### 任务目标
把下方蚂蚁与苹果树题目中从“The first line”到“n条线互不相交，求一种方案。”之间的文字原样照录出来，首尾两处都包括在内。

### 选录片段
----------
POJ 3565 Ants（最佳完美匹配）

Description

Young naturalist Bill studies ants in school. His ants feed on plant-louses that live on apple trees. Each ant colony needs its own apple tree to feed itself.

Bill has a map with coordinates of n ant colonies and n apple trees. He knows that ants travel from their colony to their feeding places and back using chemically tagged routes. The routes cannot intersect each other or ants will get confused and get to the wrong colony or tree, thus spurring a war between colonies.

Bill would like to connect each ant colony to a single apple tree so that all n routes are non-intersecting straight lines. In this problem such connection is always possible. Your task is to write a program that finds such connection.

On this picture ant colonies are denoted by empty circles and apple trees are denoted by filled circles. One possible connection is denoted by lines.

Input

The first line of the input file contains a single integer number n (1 ≤ n ≤ 100) — the number of ant colonies and apple trees. It is followed by n lines describing n ant colonies, followed by n lines describing n apple trees. Each ant colony and apple tree is described by a pair of integer coordinates x and y (−10 000 ≤ x, y ≤ 10 000) on a Cartesian plane. All ant colonies and apple trees occupy distinct points on a plane. No three points are on the same line.

Output

Write to the output file n lines with one integer number on each line. The number written on i-th line denotes the number (from 1 to n) of the apple tree that is connected to the i-th ant colony.

题目大意：n个点A和n个点B，每一点A到一点B连一条线，要求n条线互不相交，求一种方案。

思路：可以证明，在费用最小的完美匹配下，所有连线没有相交。这里不证。
----------
### 所给材料
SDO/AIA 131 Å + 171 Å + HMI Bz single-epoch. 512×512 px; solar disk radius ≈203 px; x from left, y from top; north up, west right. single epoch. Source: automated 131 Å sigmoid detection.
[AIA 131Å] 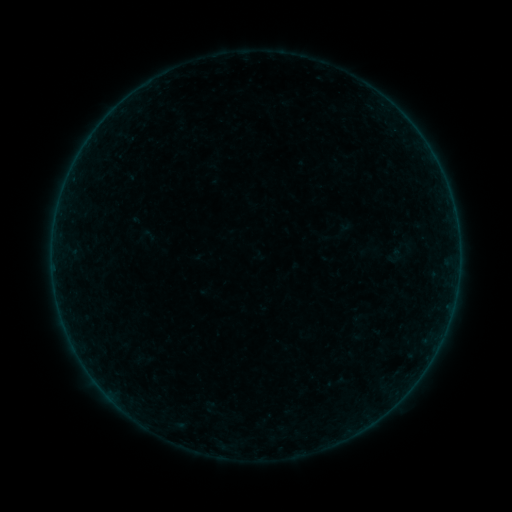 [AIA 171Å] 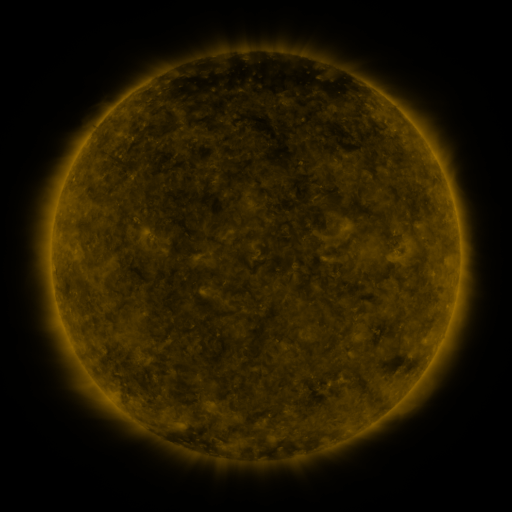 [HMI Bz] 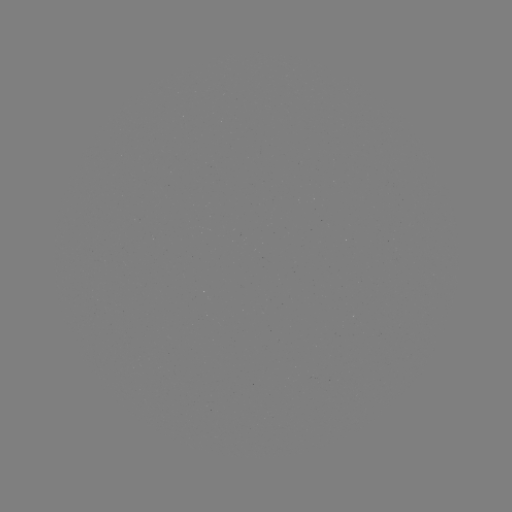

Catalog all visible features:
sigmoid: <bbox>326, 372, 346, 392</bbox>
----------
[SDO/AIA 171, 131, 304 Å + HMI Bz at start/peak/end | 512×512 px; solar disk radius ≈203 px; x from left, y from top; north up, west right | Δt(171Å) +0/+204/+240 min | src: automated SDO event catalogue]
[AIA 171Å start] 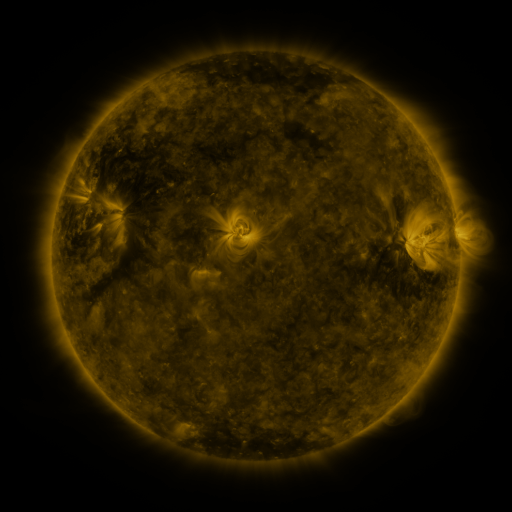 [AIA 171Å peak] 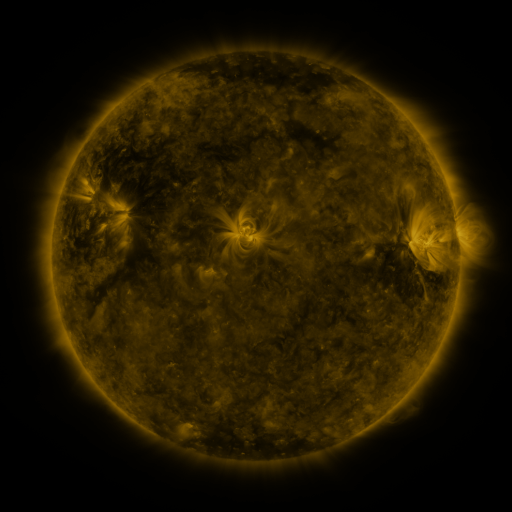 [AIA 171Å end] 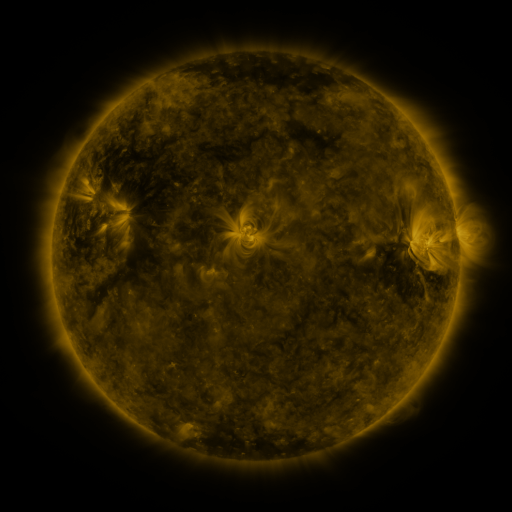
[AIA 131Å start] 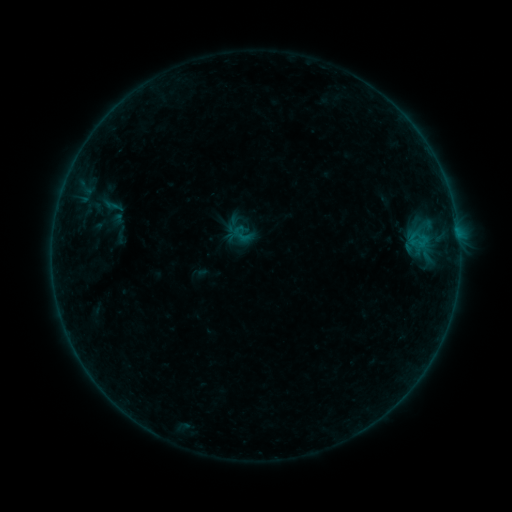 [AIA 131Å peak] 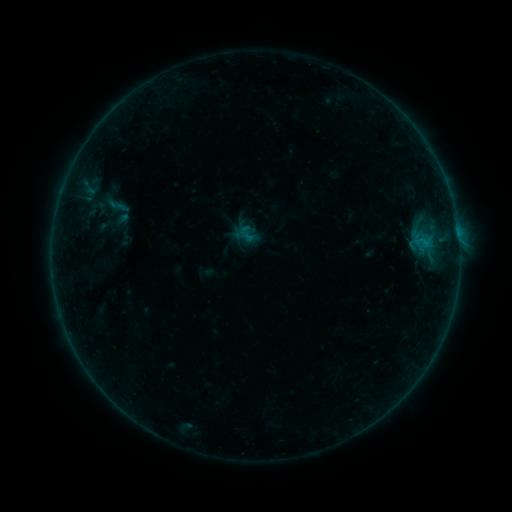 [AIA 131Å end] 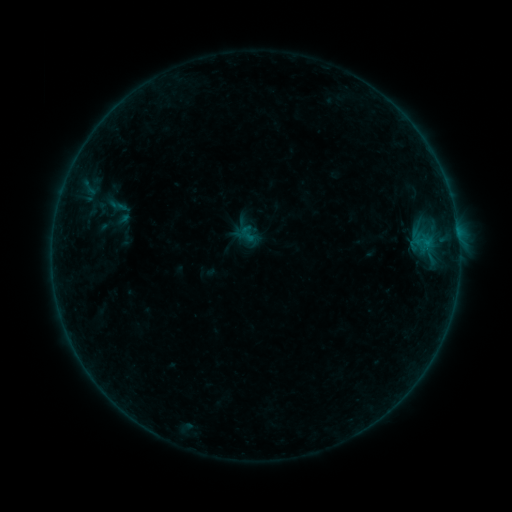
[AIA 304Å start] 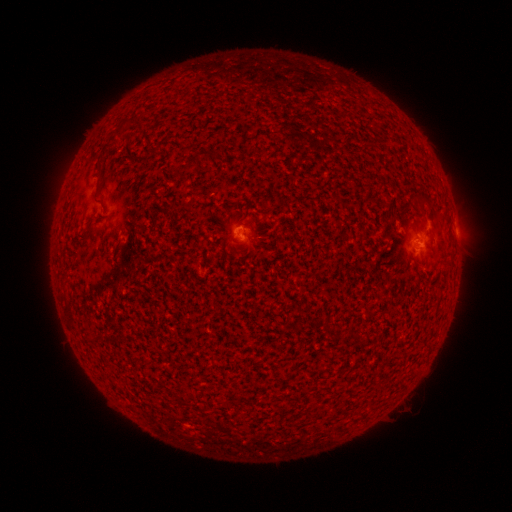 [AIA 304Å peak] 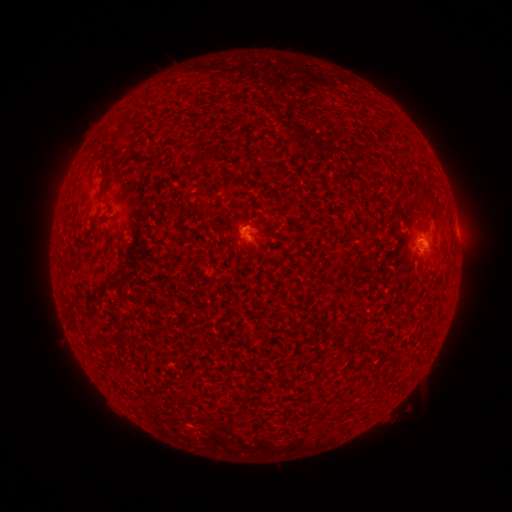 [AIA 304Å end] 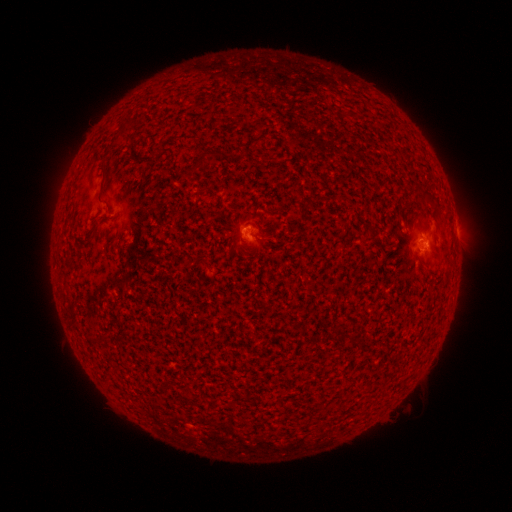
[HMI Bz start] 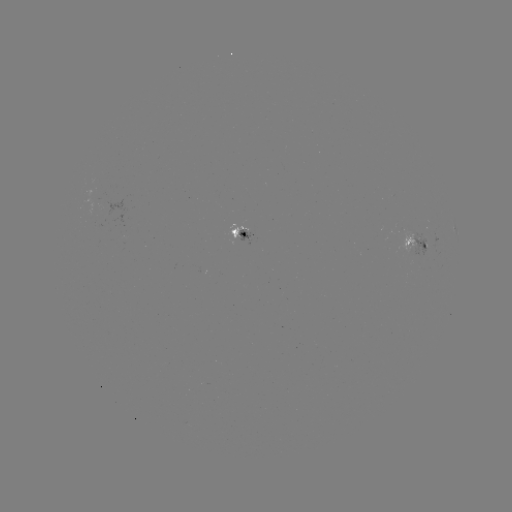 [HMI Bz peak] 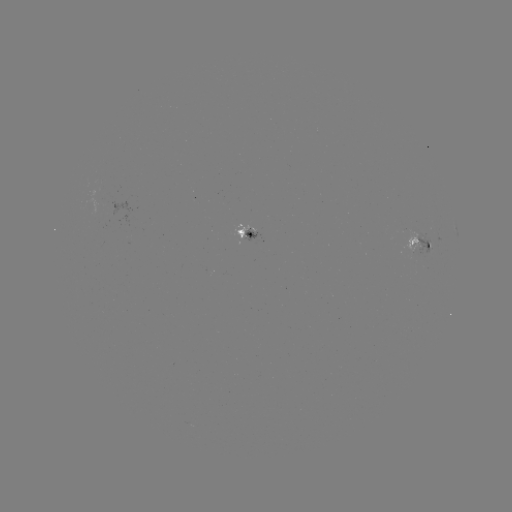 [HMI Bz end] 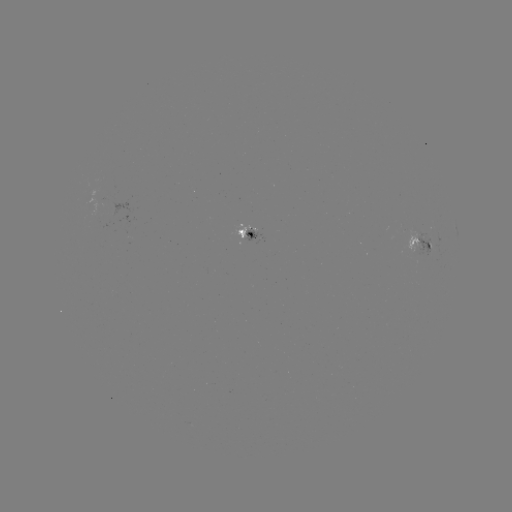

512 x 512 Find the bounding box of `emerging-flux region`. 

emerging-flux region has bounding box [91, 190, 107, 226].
----------
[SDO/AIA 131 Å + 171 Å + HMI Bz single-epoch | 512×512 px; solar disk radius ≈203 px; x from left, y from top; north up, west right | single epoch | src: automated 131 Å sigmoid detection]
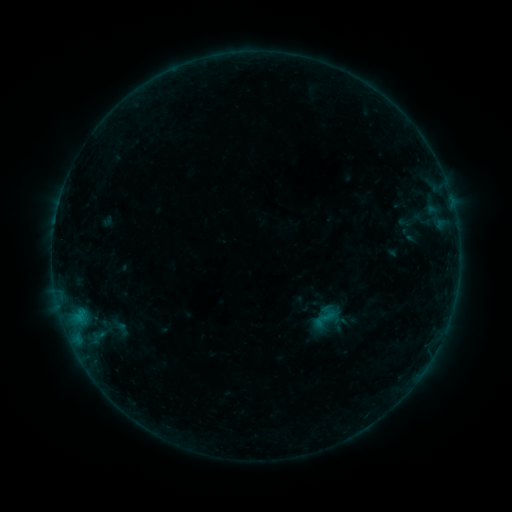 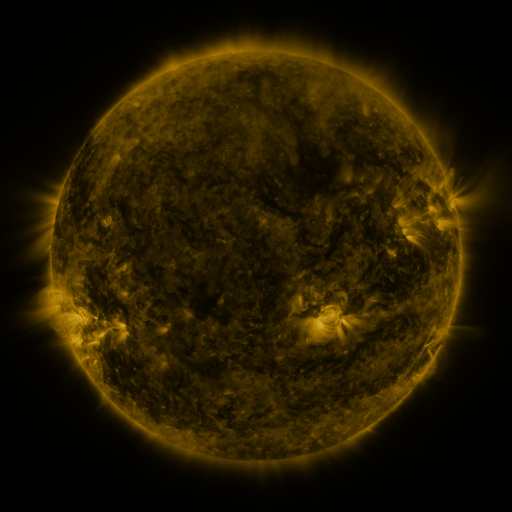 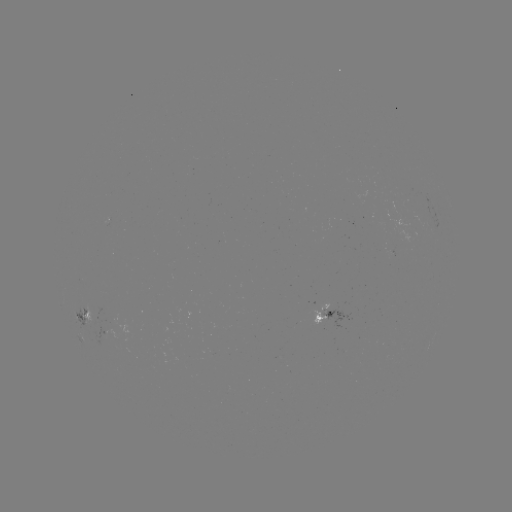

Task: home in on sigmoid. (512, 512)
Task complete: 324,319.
----------
### 书面回答
The first line of the input file contains a single integer number n (1 ≤ n ≤ 100) — the number of ant colonies and apple trees. It is followed by n lines describing n ant colonies, followed by n lines describing n apple trees. Each ant colony and apple tree is described by a pair of integer coordinates x and y (−10 000 ≤ x, y ≤ 10 000) on a Cartesian plane. All ant colonies and apple trees occupy distinct points on a plane. No three points are on the same line.

Output

Write to the output file n lines with one integer number on each line. The number written on i-th line denotes the number (from 1 to n) of the apple tree that is connected to the i-th ant colony.

题目大意：n个点A和n个点B，每一点A到一点B连一条线，要求n条线互不相交，求一种方案。